Excerpted text:
★ ★ ★ ★ ★

The Macedonians in Albania (; ) are an officially recognized ethnic minority. According to the 2011 census, 5,512 ethnic Macedonians live in Albania. In the 1989 census, 4,697 people had declared themselves Macedonian. 

The condition of the Macedonian population living in the Prespa area is described in positive terms and particular praise is given since all the villages of the area are allowed schooling in their mother tongue. Macedonian organizations allege that the government undercounts their number and that they are politically under-represented, arguing there are no Macedonians in the Albanian parliament, until Vasil Sterjovski was elected in 2019 representing the Macedonian Party. Past Helsinki reports stated, "Albania recognizes [...] a Macedonian minority, but only in the Southern regions. Those who identify as Macedonians [...] outside these minority regions are denied the minority rights granted in the south, including minority classes at state schools."

In some circumstances, ethnic identity can be fluid among Albania's Slavophonic population, who may identify as Macedonian or Bulgarian, depending on the circumstances. Albanian Slavs are targeted by "Bulgarian cross-border nationalism" and, as an EU member, Bulgaria offers more benefits to this minority than Macedonia does. According to Edmond Temelko, former mayor of the Pustec Municipality, "[...] Bulgaria uses heavy economic situation of Macedonians in Albania to offer them Bulgarian citizenship, passports and employment opportunity".

★ ★ ★ ★ ★

Data extract:
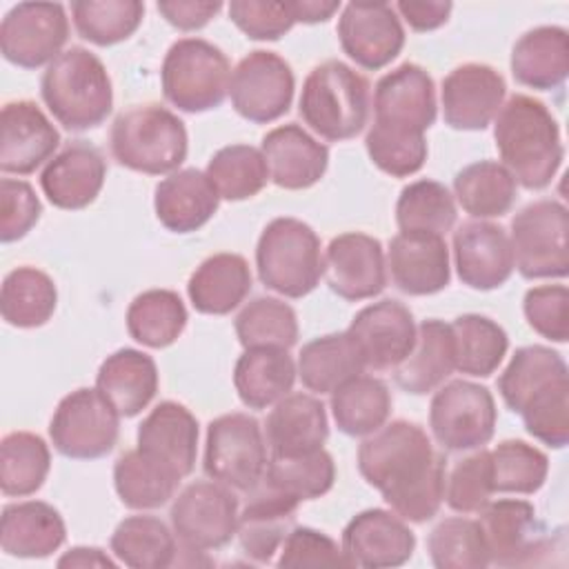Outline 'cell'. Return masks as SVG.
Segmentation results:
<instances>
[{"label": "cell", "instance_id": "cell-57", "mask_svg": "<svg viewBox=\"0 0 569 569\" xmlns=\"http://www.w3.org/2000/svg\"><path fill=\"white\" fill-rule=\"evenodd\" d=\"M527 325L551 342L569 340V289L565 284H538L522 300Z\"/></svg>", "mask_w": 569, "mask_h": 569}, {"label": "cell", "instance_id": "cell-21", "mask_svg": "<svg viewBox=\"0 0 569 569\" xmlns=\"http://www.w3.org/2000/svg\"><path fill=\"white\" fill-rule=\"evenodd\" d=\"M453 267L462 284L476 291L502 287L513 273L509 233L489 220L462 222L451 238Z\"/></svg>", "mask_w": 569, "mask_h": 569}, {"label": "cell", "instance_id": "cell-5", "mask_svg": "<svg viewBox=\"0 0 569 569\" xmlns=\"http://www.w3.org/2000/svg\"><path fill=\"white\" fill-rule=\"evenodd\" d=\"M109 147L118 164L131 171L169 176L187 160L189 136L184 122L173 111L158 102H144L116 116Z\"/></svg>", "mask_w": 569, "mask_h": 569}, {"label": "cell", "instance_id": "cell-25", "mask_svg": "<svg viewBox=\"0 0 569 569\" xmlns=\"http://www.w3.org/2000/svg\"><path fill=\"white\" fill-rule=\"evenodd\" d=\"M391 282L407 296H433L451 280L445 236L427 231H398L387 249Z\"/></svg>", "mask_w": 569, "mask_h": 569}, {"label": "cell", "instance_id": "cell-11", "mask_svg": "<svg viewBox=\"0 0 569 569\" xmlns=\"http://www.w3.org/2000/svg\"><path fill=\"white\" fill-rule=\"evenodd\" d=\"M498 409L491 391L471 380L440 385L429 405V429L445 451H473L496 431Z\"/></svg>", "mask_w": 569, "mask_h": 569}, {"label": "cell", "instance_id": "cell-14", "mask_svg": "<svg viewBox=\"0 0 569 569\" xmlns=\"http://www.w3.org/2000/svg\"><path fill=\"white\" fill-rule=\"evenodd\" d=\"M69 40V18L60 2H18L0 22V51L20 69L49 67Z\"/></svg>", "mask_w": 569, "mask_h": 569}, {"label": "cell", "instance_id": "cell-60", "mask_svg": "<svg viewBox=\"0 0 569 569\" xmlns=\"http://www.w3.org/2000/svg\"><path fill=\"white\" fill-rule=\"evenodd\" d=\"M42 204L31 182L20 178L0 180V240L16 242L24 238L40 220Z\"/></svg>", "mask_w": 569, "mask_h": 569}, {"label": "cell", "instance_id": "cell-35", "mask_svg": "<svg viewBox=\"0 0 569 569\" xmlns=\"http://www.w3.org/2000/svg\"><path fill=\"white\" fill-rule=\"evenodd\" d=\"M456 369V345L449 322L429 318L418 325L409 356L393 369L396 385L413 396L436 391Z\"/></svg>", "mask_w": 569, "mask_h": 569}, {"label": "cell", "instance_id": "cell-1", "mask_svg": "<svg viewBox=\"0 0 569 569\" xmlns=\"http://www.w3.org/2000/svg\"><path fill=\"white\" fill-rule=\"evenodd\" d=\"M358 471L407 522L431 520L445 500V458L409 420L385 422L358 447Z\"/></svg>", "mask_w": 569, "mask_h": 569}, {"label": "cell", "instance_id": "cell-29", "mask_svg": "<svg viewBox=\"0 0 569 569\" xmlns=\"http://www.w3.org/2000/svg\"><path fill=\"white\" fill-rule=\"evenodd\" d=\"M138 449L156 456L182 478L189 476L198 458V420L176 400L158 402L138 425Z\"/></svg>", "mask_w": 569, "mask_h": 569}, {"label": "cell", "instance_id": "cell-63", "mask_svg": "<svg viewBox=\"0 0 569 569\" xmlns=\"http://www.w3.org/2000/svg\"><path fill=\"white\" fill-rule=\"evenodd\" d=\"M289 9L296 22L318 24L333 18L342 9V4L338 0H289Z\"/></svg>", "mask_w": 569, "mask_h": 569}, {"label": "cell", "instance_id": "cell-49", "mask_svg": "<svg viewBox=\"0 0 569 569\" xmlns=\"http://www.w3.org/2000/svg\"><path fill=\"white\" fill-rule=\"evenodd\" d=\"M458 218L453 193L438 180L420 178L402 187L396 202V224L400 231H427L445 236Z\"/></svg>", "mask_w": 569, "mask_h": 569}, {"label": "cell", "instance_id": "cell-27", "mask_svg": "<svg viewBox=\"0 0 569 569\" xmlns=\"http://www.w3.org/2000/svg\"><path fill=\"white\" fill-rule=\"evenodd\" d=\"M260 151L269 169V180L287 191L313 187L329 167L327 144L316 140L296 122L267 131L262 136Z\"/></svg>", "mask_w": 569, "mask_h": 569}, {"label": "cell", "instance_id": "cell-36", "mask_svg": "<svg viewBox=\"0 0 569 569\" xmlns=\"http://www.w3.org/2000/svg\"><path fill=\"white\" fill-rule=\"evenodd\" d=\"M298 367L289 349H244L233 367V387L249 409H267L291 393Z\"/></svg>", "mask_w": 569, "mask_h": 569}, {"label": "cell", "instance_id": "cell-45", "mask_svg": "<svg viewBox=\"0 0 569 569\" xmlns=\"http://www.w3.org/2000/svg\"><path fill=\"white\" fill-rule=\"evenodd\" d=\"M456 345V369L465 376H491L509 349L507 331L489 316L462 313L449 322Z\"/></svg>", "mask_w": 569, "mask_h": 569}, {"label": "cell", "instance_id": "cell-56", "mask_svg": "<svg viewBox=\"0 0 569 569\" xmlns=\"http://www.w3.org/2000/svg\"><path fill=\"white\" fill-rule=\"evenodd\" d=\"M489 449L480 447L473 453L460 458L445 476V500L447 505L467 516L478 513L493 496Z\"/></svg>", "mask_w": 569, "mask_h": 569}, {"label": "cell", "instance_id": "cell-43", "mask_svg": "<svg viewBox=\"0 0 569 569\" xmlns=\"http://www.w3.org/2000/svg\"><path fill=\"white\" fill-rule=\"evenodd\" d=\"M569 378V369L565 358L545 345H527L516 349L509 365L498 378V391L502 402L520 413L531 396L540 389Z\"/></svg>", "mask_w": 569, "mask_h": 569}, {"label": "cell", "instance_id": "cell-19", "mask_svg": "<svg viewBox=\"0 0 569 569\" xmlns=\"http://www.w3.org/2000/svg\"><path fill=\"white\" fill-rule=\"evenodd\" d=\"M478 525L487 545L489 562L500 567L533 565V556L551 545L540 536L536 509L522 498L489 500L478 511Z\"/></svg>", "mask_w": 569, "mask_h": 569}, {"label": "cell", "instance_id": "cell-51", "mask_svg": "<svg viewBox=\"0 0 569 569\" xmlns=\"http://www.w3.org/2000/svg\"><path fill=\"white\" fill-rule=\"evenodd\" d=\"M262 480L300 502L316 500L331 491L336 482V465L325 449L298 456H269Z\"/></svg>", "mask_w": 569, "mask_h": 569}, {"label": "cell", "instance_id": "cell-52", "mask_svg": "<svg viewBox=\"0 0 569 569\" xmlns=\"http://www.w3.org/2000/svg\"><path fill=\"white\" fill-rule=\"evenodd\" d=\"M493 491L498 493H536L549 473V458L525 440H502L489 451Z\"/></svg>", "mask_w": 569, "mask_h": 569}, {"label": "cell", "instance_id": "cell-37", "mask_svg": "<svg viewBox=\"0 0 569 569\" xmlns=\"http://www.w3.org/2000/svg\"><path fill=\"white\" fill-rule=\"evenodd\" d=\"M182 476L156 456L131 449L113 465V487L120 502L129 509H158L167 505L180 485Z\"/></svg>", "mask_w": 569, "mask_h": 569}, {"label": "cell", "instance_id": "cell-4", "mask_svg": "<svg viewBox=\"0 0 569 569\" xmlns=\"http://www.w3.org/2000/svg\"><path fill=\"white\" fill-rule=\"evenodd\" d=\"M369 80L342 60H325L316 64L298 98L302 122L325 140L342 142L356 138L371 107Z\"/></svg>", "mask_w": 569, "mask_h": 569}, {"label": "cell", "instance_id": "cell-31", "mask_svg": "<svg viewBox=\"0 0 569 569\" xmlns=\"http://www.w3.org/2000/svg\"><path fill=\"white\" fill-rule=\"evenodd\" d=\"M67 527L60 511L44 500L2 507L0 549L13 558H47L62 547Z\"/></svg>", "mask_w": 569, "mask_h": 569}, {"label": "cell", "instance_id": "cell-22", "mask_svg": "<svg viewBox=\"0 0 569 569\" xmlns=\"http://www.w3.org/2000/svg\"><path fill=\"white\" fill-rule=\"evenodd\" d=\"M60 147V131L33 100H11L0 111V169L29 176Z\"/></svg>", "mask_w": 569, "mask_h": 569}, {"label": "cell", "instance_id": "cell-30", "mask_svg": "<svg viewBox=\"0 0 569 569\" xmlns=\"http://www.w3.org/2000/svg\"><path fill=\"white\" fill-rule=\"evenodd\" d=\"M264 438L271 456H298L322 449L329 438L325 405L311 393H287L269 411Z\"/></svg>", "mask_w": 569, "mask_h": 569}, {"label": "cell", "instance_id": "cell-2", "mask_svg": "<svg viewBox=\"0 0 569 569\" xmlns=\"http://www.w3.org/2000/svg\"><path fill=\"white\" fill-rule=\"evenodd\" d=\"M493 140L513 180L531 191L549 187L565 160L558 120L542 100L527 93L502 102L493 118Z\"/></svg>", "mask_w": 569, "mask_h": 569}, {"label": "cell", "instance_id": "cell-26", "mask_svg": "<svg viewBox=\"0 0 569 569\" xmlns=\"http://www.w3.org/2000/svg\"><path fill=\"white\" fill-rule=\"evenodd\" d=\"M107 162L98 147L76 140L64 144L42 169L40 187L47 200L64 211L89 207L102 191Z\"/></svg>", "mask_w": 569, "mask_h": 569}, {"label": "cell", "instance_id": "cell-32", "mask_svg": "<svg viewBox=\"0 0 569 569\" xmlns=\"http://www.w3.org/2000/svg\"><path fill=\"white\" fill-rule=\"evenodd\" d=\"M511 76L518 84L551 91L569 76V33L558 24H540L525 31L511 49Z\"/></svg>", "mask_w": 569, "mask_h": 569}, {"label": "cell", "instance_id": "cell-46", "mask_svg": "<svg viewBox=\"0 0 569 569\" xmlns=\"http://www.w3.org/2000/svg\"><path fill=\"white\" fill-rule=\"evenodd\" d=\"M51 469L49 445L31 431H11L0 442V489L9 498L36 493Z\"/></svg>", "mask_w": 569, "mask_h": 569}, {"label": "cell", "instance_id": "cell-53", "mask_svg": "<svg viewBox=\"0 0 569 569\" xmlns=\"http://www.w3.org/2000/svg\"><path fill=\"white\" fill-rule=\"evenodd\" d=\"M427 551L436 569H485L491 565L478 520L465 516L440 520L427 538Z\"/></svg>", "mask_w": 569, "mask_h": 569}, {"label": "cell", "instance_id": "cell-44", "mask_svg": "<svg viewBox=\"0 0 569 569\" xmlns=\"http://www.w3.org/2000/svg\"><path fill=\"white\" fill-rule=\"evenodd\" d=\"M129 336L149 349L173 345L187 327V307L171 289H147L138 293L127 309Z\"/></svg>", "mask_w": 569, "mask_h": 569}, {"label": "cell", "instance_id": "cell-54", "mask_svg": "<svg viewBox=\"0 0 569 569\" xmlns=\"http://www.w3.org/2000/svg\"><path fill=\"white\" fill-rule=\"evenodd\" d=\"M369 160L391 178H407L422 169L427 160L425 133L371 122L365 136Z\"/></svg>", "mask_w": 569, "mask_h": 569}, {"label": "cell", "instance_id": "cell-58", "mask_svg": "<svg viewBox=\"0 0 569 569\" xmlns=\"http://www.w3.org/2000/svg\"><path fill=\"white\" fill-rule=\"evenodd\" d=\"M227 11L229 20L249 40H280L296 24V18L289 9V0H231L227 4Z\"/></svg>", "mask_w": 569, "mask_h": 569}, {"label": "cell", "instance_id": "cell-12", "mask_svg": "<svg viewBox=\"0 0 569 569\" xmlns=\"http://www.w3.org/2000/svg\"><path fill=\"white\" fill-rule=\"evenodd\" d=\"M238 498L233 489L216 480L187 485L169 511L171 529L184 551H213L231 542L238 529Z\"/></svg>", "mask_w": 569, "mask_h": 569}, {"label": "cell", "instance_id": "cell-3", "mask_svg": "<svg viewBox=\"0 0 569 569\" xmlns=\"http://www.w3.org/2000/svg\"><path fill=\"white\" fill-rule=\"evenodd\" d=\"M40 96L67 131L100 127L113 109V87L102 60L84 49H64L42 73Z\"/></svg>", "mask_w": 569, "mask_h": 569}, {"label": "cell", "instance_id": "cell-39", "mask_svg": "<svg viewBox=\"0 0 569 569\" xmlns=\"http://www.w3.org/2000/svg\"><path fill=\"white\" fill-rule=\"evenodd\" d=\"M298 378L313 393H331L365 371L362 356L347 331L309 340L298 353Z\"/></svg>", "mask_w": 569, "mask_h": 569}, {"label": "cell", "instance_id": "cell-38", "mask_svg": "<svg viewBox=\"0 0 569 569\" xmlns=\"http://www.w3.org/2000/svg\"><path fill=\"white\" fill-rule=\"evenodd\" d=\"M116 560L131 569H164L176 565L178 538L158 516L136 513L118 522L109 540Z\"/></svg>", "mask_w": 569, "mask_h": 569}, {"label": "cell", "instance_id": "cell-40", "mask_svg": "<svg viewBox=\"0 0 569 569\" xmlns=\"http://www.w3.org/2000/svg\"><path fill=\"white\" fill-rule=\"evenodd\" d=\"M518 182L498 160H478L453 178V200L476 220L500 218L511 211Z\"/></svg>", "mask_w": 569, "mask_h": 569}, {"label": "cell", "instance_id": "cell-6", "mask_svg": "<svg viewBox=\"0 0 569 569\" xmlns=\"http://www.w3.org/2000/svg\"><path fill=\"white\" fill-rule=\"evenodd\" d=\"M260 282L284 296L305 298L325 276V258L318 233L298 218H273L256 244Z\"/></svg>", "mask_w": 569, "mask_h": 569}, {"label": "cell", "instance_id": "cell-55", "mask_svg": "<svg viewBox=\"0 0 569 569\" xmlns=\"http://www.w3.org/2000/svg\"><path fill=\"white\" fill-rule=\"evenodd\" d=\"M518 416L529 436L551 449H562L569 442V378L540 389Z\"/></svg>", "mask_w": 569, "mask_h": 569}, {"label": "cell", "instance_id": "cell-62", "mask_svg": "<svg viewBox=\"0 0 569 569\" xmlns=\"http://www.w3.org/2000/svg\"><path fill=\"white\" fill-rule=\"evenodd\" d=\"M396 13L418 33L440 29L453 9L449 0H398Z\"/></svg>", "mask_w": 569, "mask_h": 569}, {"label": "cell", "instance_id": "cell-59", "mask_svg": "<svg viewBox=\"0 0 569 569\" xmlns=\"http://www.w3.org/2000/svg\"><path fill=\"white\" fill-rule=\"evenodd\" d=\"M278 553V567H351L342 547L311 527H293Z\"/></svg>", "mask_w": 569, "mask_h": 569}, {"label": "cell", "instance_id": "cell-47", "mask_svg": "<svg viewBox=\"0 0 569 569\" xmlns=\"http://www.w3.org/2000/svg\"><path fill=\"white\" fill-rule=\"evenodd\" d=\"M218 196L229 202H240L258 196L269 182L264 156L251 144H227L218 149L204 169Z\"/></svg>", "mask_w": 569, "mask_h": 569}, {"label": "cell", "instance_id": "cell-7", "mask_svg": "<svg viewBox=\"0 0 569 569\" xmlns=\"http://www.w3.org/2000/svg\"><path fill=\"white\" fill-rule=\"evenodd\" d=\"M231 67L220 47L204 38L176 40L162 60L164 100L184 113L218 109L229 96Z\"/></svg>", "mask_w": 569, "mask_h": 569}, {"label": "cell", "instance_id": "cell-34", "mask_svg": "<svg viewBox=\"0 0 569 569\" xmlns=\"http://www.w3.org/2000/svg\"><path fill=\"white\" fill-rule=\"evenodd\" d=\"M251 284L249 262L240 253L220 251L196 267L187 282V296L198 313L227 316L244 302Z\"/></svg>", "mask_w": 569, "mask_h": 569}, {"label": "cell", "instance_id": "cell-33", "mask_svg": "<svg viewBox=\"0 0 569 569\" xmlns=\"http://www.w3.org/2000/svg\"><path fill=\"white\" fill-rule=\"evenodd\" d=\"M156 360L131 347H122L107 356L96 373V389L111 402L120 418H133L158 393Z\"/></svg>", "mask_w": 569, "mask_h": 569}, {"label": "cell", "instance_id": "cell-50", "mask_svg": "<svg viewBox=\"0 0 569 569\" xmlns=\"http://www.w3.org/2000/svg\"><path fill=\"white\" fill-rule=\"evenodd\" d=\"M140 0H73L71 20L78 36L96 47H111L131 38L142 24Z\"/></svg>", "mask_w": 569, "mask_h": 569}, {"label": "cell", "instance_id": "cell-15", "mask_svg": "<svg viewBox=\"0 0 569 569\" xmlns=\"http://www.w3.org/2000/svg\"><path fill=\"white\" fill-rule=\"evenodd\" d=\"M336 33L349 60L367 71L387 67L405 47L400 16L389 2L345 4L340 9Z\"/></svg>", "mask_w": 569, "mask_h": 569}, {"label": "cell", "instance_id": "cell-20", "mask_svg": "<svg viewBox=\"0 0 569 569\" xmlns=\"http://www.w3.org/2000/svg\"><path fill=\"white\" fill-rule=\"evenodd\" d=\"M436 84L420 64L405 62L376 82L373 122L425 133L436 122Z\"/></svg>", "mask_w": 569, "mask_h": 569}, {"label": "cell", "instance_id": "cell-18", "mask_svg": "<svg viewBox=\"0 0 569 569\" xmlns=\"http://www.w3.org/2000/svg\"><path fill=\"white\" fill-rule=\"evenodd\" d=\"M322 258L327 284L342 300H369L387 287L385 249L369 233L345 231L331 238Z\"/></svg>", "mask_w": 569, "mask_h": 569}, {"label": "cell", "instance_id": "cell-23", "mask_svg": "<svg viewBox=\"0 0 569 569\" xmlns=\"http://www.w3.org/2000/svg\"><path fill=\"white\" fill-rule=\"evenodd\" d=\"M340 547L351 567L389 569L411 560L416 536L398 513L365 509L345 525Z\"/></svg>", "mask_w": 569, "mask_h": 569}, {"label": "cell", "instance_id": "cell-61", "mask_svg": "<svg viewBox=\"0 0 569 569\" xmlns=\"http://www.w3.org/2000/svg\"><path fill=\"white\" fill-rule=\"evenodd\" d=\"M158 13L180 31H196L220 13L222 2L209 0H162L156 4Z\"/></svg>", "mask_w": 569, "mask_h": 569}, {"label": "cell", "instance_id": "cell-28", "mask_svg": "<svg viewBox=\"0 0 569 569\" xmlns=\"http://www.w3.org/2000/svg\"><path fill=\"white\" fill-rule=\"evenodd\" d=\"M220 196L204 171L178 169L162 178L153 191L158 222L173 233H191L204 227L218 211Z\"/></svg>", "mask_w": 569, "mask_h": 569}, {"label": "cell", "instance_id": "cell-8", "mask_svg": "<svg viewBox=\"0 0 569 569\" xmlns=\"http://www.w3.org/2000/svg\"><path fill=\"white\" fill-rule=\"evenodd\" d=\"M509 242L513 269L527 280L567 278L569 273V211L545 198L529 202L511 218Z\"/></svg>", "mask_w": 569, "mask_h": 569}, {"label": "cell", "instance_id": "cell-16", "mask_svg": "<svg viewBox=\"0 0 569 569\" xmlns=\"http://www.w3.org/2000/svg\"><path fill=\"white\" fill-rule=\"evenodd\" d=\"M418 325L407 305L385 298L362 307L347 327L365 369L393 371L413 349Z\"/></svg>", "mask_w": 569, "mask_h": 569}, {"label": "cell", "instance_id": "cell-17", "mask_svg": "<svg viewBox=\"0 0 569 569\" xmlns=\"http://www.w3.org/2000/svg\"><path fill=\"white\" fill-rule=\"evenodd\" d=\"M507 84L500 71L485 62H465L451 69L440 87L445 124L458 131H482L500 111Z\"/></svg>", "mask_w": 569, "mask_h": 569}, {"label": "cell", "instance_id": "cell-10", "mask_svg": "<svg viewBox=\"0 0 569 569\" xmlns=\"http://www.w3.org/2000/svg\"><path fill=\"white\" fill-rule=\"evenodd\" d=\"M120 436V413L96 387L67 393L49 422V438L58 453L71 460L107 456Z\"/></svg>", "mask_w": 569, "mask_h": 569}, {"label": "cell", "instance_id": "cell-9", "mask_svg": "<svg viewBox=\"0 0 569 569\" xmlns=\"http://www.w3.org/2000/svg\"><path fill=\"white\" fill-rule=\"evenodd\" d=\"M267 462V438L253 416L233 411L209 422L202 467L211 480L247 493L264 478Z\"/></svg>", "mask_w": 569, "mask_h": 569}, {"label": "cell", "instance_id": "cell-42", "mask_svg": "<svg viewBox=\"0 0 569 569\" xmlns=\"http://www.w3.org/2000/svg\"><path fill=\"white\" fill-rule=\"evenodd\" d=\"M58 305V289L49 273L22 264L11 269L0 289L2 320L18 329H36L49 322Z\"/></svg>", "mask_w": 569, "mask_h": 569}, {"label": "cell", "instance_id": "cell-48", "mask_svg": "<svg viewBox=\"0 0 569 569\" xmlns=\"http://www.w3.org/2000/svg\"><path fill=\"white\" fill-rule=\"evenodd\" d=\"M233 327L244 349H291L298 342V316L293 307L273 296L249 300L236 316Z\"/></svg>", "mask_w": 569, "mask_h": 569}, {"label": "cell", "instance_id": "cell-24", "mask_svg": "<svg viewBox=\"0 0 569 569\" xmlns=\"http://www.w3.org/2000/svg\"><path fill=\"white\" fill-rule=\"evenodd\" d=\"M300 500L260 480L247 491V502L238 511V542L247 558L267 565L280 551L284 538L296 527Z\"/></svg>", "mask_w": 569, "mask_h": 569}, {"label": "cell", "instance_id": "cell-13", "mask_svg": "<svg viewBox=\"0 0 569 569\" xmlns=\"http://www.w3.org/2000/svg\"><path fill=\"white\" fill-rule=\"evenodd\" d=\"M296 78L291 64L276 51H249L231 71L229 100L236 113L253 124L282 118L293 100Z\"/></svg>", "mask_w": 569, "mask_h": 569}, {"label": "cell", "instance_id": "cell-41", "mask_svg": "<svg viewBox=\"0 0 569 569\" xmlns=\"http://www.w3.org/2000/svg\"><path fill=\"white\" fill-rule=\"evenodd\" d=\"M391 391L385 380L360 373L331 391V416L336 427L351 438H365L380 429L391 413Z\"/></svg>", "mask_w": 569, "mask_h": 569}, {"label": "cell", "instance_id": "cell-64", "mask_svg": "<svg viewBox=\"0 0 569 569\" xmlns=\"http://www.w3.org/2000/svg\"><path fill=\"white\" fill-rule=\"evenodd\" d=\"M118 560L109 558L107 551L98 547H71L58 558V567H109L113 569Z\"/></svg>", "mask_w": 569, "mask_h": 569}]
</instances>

★ ★ ★ ★ ★

What you should do: Translate into Spanish this sentence from the text on Macedonians in Albania: "In the 1989 census, 4,697 people had declared themselves Macedonian."

Full solution: En el censo de 1989, 4697 personas se habían declarado macedonias.